Black Flag “Six Pack”
my girlfriend asked me which one i liked better
SIX PACK
i hope the answer won’t upset her
SIX PACK
Motorhead “Eat the Rich” (lots of bad food metaphors here but the best was…)
shetland pony, extra pepperoni
From Buffett’s Margaritaville, referring to his tattoo of a Mexican cutie:
“How it got here I haven’t a clue”
Cracks me up every time.
The (too-) briefly successful '90’s band Toy Matinee, in the song of the same name from the album of the same name, offers up two lines of great wordplay. In one, they contemplate “a fish or a mountain to scale.” In the second, they evoke the image of a crowd watching a circus:
“We’re so easy to please…please…please,
Pleas from the crowd to go on…”
Another song, “The Ballad of Jenny Ledge,” is a lamentation for a beautiful girl the narrator loved, but who left him for “a Vegas king.” He knows she ended up regretting going for the rich flashy guy instead of him.

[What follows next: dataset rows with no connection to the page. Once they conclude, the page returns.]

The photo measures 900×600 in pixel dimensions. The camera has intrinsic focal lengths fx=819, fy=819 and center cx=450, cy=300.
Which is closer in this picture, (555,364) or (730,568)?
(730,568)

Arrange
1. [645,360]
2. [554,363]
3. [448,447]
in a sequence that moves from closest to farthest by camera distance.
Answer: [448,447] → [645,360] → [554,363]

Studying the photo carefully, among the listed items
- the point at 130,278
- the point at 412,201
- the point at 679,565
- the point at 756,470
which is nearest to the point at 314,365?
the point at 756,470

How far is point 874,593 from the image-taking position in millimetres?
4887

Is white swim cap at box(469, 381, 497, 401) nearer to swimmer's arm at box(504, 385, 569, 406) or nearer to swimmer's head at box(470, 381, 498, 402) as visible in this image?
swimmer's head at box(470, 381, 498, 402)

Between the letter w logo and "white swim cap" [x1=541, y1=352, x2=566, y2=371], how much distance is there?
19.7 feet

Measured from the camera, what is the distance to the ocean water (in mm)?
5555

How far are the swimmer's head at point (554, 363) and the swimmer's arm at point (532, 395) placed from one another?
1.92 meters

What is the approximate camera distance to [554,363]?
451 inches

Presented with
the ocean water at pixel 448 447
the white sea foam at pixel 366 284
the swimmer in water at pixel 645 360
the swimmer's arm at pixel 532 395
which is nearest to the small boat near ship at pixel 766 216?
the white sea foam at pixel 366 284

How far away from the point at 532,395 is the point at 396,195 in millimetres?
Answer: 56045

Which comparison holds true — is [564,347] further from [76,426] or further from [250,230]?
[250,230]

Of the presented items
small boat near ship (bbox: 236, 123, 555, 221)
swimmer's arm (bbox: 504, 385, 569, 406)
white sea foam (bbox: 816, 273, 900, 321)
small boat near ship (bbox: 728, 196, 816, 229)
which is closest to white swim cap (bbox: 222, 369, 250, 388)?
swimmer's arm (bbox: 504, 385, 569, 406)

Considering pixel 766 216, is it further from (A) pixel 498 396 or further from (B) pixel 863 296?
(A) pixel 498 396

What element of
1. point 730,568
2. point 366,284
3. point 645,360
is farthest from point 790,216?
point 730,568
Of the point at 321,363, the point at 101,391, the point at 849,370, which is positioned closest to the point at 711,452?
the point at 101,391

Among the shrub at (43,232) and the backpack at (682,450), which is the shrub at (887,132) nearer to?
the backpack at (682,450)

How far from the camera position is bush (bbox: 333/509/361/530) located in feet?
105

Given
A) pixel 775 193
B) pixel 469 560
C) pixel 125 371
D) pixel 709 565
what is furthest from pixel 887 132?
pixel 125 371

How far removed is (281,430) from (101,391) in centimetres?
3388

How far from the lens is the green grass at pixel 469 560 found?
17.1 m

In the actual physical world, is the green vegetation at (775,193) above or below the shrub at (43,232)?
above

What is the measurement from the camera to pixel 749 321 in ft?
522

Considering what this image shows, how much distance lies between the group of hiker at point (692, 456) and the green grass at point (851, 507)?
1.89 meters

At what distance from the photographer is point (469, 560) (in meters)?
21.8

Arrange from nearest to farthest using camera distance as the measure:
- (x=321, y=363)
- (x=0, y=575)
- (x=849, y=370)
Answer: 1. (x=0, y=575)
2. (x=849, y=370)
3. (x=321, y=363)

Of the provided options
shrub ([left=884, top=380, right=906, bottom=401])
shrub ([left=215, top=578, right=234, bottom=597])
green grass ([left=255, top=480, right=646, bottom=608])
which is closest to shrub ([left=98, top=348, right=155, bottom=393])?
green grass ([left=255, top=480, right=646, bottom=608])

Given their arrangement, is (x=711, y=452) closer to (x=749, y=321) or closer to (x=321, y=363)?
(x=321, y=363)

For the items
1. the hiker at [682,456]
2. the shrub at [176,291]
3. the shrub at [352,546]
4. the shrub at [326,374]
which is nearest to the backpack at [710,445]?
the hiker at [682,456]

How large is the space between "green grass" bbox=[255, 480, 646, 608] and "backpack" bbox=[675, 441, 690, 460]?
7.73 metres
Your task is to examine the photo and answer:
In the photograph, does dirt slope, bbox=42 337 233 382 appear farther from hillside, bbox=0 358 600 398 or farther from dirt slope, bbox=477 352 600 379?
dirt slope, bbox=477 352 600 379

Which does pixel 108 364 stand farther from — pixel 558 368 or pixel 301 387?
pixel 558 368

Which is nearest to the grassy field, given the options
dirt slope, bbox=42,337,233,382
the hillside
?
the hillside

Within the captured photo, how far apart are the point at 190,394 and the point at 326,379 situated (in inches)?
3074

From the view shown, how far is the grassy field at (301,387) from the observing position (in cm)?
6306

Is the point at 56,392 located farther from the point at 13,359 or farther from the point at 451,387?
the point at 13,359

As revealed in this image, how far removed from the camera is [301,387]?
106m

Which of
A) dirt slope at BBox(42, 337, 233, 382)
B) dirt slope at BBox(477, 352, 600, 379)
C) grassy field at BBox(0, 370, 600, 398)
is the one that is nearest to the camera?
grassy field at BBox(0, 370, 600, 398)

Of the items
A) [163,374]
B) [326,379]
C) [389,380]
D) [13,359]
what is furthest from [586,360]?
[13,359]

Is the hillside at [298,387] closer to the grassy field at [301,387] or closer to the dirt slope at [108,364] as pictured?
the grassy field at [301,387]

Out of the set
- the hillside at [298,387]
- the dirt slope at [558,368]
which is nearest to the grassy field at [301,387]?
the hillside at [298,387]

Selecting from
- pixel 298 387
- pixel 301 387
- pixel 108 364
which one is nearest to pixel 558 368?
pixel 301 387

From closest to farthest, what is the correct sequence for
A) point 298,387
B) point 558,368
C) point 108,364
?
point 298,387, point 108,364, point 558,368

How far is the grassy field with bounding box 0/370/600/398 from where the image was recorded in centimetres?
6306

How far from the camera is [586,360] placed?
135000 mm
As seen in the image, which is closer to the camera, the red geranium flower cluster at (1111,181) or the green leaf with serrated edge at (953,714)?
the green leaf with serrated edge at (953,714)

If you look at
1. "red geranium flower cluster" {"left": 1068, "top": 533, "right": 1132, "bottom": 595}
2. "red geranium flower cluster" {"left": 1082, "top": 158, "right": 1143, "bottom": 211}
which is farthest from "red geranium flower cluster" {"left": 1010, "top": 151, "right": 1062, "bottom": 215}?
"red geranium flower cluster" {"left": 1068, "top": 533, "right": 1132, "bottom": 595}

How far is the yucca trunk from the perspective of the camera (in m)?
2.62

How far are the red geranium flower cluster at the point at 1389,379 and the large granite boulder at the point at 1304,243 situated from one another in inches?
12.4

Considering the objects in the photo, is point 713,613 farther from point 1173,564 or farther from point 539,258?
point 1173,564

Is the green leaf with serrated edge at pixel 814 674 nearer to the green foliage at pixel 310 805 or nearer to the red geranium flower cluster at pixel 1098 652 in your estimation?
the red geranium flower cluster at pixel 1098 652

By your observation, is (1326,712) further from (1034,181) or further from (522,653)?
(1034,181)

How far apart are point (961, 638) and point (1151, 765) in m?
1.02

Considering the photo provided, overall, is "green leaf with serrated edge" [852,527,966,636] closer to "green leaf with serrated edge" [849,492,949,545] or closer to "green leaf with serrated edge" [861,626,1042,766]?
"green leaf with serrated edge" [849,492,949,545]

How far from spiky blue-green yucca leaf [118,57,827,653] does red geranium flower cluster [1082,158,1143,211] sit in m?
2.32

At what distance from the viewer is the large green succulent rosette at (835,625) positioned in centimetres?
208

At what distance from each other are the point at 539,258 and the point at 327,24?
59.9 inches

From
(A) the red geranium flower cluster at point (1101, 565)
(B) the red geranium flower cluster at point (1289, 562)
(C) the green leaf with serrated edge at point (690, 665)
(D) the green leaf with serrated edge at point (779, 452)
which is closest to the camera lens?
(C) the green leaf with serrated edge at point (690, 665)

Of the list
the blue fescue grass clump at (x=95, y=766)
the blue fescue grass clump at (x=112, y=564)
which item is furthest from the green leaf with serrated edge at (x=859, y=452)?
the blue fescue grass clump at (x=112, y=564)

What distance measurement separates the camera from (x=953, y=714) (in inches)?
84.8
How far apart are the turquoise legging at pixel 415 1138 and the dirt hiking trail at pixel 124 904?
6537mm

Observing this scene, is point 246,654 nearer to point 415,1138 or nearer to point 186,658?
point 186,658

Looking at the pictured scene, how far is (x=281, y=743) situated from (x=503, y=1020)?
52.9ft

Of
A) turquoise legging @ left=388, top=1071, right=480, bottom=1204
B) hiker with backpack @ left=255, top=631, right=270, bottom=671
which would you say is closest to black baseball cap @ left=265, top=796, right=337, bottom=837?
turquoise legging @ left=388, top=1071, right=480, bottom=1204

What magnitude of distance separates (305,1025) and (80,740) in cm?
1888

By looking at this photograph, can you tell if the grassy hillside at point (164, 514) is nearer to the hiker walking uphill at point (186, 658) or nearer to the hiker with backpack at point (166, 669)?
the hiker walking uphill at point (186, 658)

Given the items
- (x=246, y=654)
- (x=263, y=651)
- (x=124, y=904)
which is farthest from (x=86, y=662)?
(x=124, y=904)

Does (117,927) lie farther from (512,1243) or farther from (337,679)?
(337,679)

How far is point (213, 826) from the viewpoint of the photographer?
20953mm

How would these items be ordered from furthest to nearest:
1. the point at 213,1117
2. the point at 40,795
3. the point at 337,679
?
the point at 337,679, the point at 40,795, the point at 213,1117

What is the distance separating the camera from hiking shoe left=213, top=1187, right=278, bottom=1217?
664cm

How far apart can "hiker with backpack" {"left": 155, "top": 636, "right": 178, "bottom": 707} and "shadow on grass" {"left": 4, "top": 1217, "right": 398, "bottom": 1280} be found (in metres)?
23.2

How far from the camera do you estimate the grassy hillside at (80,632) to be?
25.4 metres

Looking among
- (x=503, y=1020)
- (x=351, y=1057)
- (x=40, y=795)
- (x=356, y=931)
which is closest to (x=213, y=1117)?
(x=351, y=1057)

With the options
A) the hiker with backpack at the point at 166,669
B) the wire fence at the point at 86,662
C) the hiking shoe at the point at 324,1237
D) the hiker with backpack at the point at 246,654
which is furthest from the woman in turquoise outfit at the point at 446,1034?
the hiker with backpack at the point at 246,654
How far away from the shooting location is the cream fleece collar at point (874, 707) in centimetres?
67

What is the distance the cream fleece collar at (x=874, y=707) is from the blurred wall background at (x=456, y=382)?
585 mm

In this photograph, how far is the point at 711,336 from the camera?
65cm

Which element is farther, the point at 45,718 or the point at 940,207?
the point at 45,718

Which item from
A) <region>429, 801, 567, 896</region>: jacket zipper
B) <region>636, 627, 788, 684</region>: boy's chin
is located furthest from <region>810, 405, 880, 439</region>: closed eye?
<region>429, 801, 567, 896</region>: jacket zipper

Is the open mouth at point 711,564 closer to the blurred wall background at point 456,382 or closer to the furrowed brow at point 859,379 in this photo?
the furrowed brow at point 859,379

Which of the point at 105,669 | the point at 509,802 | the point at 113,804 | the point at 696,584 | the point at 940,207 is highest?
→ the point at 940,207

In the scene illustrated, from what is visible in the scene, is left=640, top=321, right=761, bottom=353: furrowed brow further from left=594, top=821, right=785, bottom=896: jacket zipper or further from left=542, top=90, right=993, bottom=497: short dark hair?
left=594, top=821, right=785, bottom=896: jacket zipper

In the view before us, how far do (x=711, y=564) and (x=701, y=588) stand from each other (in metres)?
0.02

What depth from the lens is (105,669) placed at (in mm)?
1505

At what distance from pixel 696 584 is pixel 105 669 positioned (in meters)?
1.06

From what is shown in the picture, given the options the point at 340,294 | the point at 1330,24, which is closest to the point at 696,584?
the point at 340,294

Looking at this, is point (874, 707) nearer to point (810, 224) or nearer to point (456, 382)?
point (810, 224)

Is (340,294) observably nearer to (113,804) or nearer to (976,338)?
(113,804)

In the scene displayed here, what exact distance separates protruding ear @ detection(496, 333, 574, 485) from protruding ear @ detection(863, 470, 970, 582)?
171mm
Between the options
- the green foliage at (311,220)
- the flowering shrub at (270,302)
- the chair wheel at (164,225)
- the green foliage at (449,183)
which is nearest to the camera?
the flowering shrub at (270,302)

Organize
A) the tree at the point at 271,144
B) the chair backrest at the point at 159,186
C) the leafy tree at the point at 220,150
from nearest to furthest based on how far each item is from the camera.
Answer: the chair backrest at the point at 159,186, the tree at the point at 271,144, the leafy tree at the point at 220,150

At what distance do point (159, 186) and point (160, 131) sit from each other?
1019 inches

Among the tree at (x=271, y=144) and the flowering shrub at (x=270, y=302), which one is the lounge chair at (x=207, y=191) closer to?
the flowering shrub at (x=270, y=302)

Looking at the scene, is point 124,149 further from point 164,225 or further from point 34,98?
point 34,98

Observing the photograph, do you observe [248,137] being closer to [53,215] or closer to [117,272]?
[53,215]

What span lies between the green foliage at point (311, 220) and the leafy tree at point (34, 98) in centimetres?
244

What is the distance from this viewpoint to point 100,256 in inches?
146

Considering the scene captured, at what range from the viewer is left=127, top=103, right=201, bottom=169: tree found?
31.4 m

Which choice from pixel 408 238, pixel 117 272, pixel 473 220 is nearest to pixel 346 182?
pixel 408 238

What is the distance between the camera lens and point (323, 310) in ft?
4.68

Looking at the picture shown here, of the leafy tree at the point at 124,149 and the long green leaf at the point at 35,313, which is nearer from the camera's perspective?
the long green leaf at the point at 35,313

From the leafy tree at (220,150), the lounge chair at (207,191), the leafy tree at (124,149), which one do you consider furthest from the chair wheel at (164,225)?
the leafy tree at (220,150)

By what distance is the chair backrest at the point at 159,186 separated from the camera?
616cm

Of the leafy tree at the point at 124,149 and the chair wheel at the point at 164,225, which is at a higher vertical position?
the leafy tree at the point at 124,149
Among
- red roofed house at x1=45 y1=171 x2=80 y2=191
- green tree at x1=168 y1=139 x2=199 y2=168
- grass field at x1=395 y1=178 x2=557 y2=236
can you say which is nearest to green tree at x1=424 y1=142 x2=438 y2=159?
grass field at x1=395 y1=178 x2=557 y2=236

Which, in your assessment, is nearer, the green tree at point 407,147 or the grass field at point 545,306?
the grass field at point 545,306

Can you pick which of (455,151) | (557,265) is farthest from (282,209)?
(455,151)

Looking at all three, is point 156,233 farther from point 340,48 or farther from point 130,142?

“Now all she has is a king and a pair
And a tear for what might have been.”
A king and… a pair. Snicker.
The song “Human” by Human League always made me chuckle at the end. Almost the whole song is the male lead singer apologizing for cheating on her while they were away from each other, insisting he’s only human, and begging for forgiveness. The last verse is the female singer answering"
I forgive you, now I ask the same of you
While we were apart, I was human too.
I always crack up at that.
Tom Paxton’s Saturday Night is not considered a serious song. However, the first two choruses start:
Mary & Eddie are busy indeed
Making up for lost time in the rear.
The third chorus goes:
Mary & Eddie are being arrested
For making up time in the rear.
Trying not laughing at that.
And Paxton’s Jesus Christ SRO, after singing the praises of Jesus starring in a Broadway show very tongue in check, ends:
Jesus, you’re really the toast of Broadway
And what a proper superstar you look.
A golden oldie, a blast from the past.
It’s great to see you’ve come back at last.
And some day I just have to read the book.
“Now I have to get up off my knees because I have some shopping to do.”
Diamanda Galás
“Do You Take This Man?”
“Men are animals. But you have to capture one to protect you from all the rest.”
Jo Carol Pierce
Sent from my LG-M150 using Tapatalk
Simon & Garfunkel
Making love in the afternoon with Cecilia
Up in my bedroom (making love)
I got up to wash my face
When I come back to bed someone’s taken my place
Cecilia, you’re breaking my heart
For Black Flag, I’ll go with:
See if you can find the key to your mother’s liquor cabinet (“Thirsty and Miserable”)
The “Eat the Rich” bad food metaphor I preferred:
Sittin’ here in a hired tuxedo,
You wanna see my bacon torpedo!..
(not sure how much of a non-comical song ETR is, though. The title and its sentiments may have noble intentions, but the lyrics…)
In Van Halen’s “Why Can’t This Be Love?”, they cop some beer ad copy with “It’s got what it takes”.
For unintentionally funny song titles, there’s John Mayer’s “Your Body is a Wonderland”.